#### [Document text]
[Begin]
# Streaming channels?



## Sunny (May 24, 2019)

I don't usually post on this topic, so my apologies if I'm repeating a subject. I'm wondering if anybody else here watches the streaming channels that we have available now. The ones I watch are Netflix and Amazon Prime. I did subscribe to Acorn for a while but just didn't have time to watch all the wonderful programs available on that many channels, as you can just watch TV so many hours a day.

If you do stream any shows, which ones have you liked the most?  Any good new ones?


----------



## Marie5656 (May 24, 2019)

Hi Sunny
I also have Netflix and Prime. I used to have Hulu, but gave it up for Netflix. I am enjoying many of the Netflix original shows. 
I also binge watch several old series. My favorite is Haven.  I also watch the Australian series, Wentworth.
I mainly watch movies that strike my interest on Prime. Though the series, Bosch is a favorite.


----------



## Sunny (May 24, 2019)

On Netflix, I really enjoyed Last Tango in Halifax, and The Kamansky Method.  On Prime, I loved The Marvelous Mrs Maisel.  I'm currently in the middle of The Good Place, on Netflix.

What is Haven about?


----------



## Marie5656 (May 24, 2019)

Haven was a series loosely based on a Stephen King short novel The Colorado Kid. It was on syfy channel. It takes place in Haven Maine. It is hard to explain. Main character, Audrey is an FBI agent and goes to help solve a crime. Turns out many residents have what they call "troubles" which can them to have odd abilities. Audrey stays to help with troubles. If you like syfy stuff or Stephen King type weird but not scary stories it is great.
I watched first season of Mrs Mazel. Could not get interested. Though my husband loved it


----------



## JimW (May 24, 2019)
[End]
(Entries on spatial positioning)
[Begin]
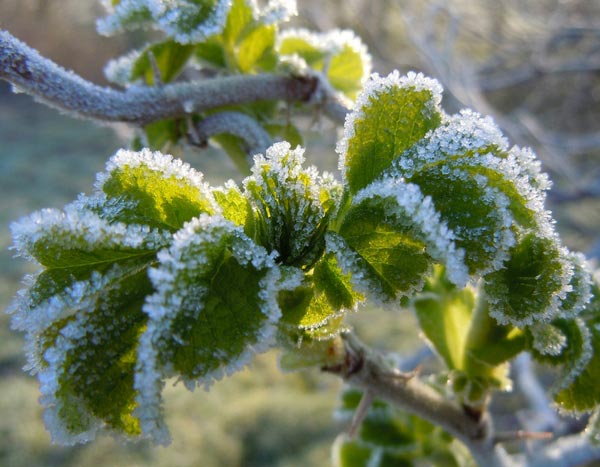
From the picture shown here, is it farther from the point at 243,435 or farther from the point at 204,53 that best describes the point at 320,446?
the point at 204,53

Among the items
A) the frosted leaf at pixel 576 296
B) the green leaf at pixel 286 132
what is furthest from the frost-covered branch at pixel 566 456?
the green leaf at pixel 286 132

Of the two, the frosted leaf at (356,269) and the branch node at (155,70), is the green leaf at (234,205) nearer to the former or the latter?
the frosted leaf at (356,269)

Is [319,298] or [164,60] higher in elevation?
[164,60]

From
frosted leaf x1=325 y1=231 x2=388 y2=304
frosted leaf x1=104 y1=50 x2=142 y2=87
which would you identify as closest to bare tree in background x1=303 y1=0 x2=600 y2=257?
frosted leaf x1=104 y1=50 x2=142 y2=87

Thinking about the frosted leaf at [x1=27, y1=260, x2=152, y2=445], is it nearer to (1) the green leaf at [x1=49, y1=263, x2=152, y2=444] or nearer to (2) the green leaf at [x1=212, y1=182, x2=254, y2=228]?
(1) the green leaf at [x1=49, y1=263, x2=152, y2=444]

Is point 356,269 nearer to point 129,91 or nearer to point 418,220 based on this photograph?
point 418,220

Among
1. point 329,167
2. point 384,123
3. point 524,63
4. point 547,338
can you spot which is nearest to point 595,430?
point 547,338

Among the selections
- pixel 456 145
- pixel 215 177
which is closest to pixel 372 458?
pixel 456 145
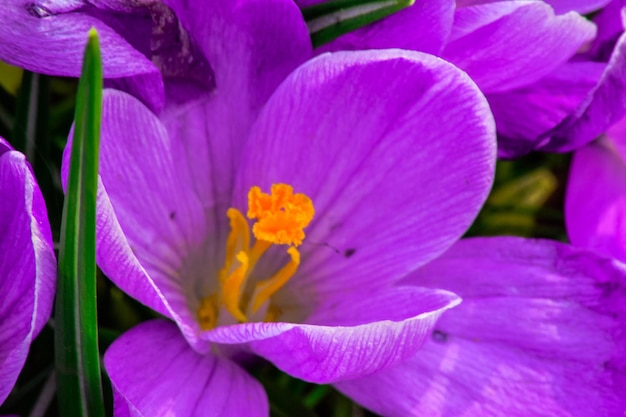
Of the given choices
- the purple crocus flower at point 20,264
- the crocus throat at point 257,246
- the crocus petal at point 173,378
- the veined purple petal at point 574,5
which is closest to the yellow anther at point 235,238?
the crocus throat at point 257,246

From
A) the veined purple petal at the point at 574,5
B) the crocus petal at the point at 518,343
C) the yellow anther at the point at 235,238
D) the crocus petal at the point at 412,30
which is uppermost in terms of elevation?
the crocus petal at the point at 412,30

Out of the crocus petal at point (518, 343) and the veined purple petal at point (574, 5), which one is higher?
the veined purple petal at point (574, 5)

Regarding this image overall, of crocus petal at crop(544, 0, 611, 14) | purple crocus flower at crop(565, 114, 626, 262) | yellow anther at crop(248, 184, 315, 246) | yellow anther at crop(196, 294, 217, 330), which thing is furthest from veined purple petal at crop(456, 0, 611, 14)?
yellow anther at crop(196, 294, 217, 330)

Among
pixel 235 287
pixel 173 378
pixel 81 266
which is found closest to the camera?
pixel 81 266

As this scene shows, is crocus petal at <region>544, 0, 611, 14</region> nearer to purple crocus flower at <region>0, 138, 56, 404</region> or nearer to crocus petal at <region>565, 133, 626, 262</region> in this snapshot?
crocus petal at <region>565, 133, 626, 262</region>

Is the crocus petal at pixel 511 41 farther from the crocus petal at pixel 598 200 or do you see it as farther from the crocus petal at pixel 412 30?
the crocus petal at pixel 598 200

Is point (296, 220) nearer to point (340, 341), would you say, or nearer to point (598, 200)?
point (340, 341)

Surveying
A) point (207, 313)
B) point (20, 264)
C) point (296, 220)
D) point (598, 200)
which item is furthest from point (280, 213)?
[End]
#### [Set tasks]
[1] Count how many lines in the rows contain the word "higher", and give only that number.
[2] Write the next part of the forum thread about streaming channels, starting right after its final line.

#### [Exercise answers]
[1] 2

[2]
Sunny said:


> I don't usually post on this topic, so my apologies if I'm repeating a subject. I'm wondering if anybody else here watches the streaming channels that we have available now. The ones I watch are Netflix and Amazon Prime. I did subscribe to Acorn for a while but just didn't have time to watch all the wonderful programs available on that many channels, as you can just watch TV so many hours a day.
> 
> If you do stream any shows, which ones have you liked the most?  Any good new ones?



Yes, my wife and I are addicted to Netflix and Amazon Prime! We really like a lot of the BBC shows. Some of the one's we've watched are Luther, Hinterland, Dr Foster, Bodyguard, Wentworth, Broadchurch, Collateral, Happy Valley (with Sarah Lancashire who we think is a great actress), Marcella, Retribution, Jack Taylor, Paranoid, Peaky Blinders, Secret City and Safe. We also liked Ozark, Frankie & Grace and are in the middle of watching Shameless right now. We like Shameless but it really pushes the limits of what's acceptable on tv. 

As for Prime, we really enjoyed Bosch, Sneaky Pete, Unforgotten (with another great bbc actress Nicola Walker), Tin Star, Covert Affairs, Jack Ryan, In Plain Sight was okay, The Closer and Detectives are all pretty good. 



Marie5656 said:


> Hi Sunny
> I also have Netflix and Prime. I used to have Hulu, but gave it up for Netflix. I am enjoying many of the Netflix original shows.
> I also binge watch several old series. My favorite is Haven.  I also watch the Australian series, Wentworth.
> I mainly watch movies that strike my interest on Prime. Though the series, Bosch is a favorite.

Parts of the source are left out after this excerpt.